李倓说道:“杨参军,听闻你在西川之时便有军功。”
“哪里哪里,那不值一提,只是屯田的功劳而已。”杨钊大声说道。
他明显飘忽起来:“但我跟你说,小郎君,要不是我屯田,他们连饭都没得吃,他们把账都算不过来!这个首功,应该是我的!我的!”
“那是自然,我第一眼看见杨参军,就觉得杨参军非凡人也!”
“真的吗?”
李倓微微蹙眉,仿佛在责怪杨钊一样,说道:“当然是真的,如此严肃的话,能乱说的吗!”
“郎君果然好眼力!”杨钊顿时激动起来,“不怕跟郎君说,以前那些人都是废物,他们还责怪我是废物!”
“哈哈哈……”李倓大笑起来。
杨钊见状不由得脸色一变,问道:“郎君为何发笑,这很好笑吗!”
杨钊的语气变了,眼神也变了,他很讨厌别人笑他是个废物。
“很好笑!”李倓很严肃地说道。
“郎君刚才还说我非凡人,转眼又来取笑我……”
“我不是取笑你,我是笑那些看不起你的人,我笑他们像蝼蚁,蝼蚁怎么能看到雄鹰的身姿呢?”
李倓这番话,顿时让杨钊有些不会了。
他不好意思地摸了摸头笑起来:“对!说得对!”
“雄鹰不属于恶臭的沼泽,雄鹰属于辽阔的天空!”李倓语气立时高亢起来,“你这样的雄鹰,就应该属于天空,长安就是天空,你还可以飞得更高一些!”
杨钊脸上的笑容已经完全憋不住了:“看人真准!”
“你!杨钊,现在是监察御史,是右金吾卫兵曹参军,你可以随意出入禁宫!谁还敢得罪你!”
“不!我还要继续往上爬!我要告诉那些曾经瞧不起我的人!我要继续往上爬!”
“说得对!”李倓拿着酒壶就继续给杨国忠倒酒,“杨参军真是我的知己,酒逢知己千杯少啊!”
“不不不,我不能喝了,稍后还有要事。”
“什么要事,能有我们之间的情谊更重呢?”
“是上面交代下来的要事。”
“哦,既然是公事,那还是不要跟小王说的好,只是小王今日能认识杨参军,实在觉得三生有幸!”
“也没什么需要保密的,跟你说无妨!”
“还是别了吧,毕竟是公事。”
“算不得什么公事,这事已经成了定局,杨慎矜你认识吧?”
“杨慎矜?”李倓眨巴眨巴天真无邪的大眼睛,“他不是户部侍郎兼御史中丞么?”
“对,就是他。”
“他怎么了?”
杨钊看了看周围,凑到李倓耳边,却突然大声笑道:“他在家里与术士勾连,私议图谶!”
“竟然有此事!”李倓表示大为吃惊,甚至有些震惊。
“是的,刚才那个侍女看到了么,那是杨慎矜府上一名侍女,她亲口说的!”
“杨慎矜府上的侍女,怎么在你这里呢?”
“这就不能说了,郎君莫怪,这不能说的。”
“对对对,这确实不能说,是小王多嘴了。”李倓立刻给杨钊倒酒,“来喝酒,为我们的友情干杯!”
杨钊顿时感动得热泪盈眶:“建宁郡王是个好人啊!”
“不不不,小王只是从小就有一个毛病。”
“什么毛病?”杨钊顿感好奇起来。
“小王从小对那些才能非凡的人,总是忍不住心怀敬仰,小王知道自己有时候不太会说话,这种敬仰,它控制不住!”

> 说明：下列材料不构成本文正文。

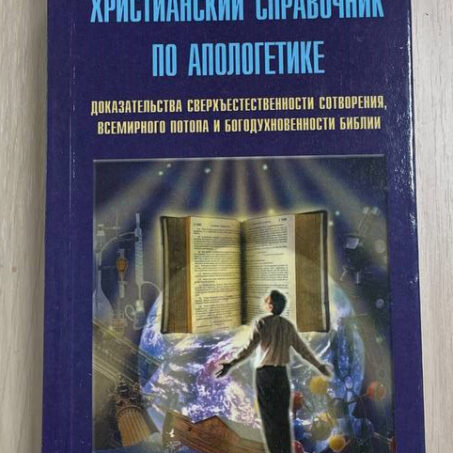 Христианский справочник. Доказательства сверхъестественности сотворения, всемирного потопа и богодуховенности Библии
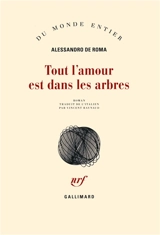 Tout l'amour est dans les arbres - Alessandro De Roma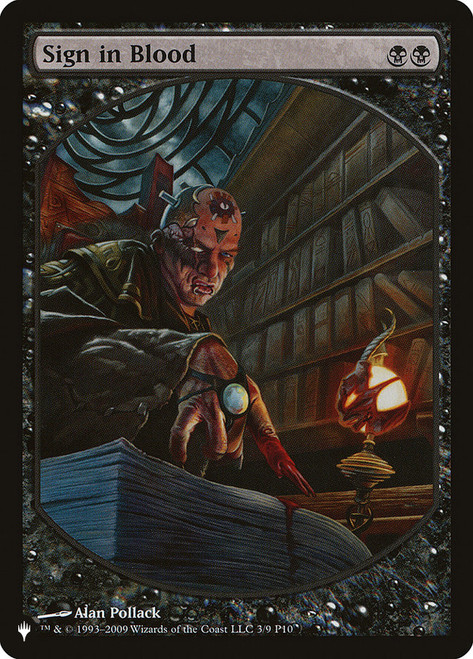 Sign in Blood (Player Rewards) (Textless)\nPlaneswalker Symbol Reprints\nSingle\nMagic The Gathering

杨钊顿时享受般地呻吟了一声,他感慨道:“说得对,酒逢知己千杯少!来!喝!”
两人又喝了几大口,杨钊突然说道:“其实那个侍女,是有人故意从杨慎矜的府上弄出来的,故意让那个侍女犯错,惹怒杨慎矜,将其卖掉!”
李倓讶然张嘴:“这是为何?”
“当然是要她来指责杨慎矜私自与术士议论图谶,你知道的,圣人最忌讳这个!”
“原来如此,这个杨慎矜竟然如此大胆,杨参军你做的对!”
“诶,这事不是我的主意。”
“也是,杨参军跟杨慎矜无冤无仇的。”
“你不好奇是谁的主意吗?”
“杨参军方便告诉我就告诉我了,不方便我问了反而是冒犯。”
“是王鉷!”
“王鉷?是那个刚晋升为户部侍郎的王鉷吗?”
“对,就是他。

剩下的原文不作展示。